Novelty and Diversity in Retrieval Evaluation
MetadataShow full item record
Queries submitted to search engines rarely provide a complete and precise description of a user's information need. Most queries are ambiguous to some extent, having multiple interpretations. For example, the seemingly unambiguous query ``tennis lessons'' might be submitted by a user interested in attending classes in her neighborhood, seeking lessons for her child, looking for online videos lessons, or planning to start a business teaching tennis. Search engines face the challenging task of satisfying different groups of users having diverse information needs associated with a given query. One solution is to optimize ranking functions to satisfy diverse sets of information needs. Unfortunately, existing evaluation frameworks do not support such optimization. Instead, ranking functions are rewarded for satisfying the most likely intent associated with a given query. In this thesis, we propose a framework and associated evaluation metrics that are capable of optimizing ranking functions to satisfy diverse information needs. Our proposed measures explicitly reward those ranking functions capable of presenting the user with information that is novel with respect to previously viewed documents. Our measures reflects quality of a ranking function by taking into account its ability to satisfy diverse users submitting a query. Moreover, the task of identifying and establishing test frameworks to compare ranking functions on a web-scale can be tedious.
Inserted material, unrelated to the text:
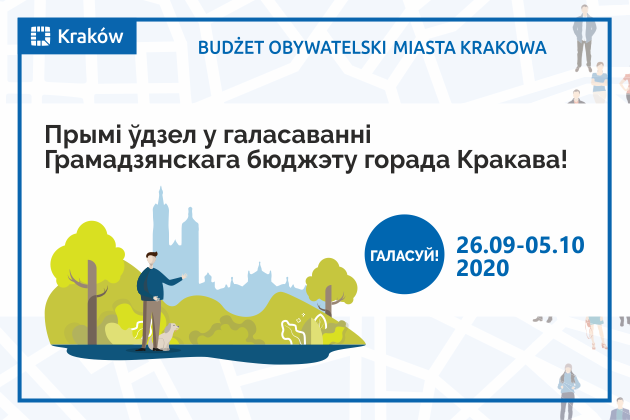 Kraków

BUDŻET OBYWATELSKI MIASTA KRAKOWA

Прымі ўдзел у галасаванні Грамадзянскага бюджэту горада Кракава!

ГАЛАСУЙ!

26.09-05.10 2020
One reason for this problem is the dynamic nature of the web, where documents are constantly added and updated, making it necessary for search engine developers to seek additional human assessments. Along with issues of novelty and diversity, we explore one approximate approach to compare different ranking functions by overcoming the problem of lacking complete human assessments. We demonstrate that our approach is capable of accurately sorting ranking functions based on their capability of satisfying diverse users, even in the face of incomplete human assessments.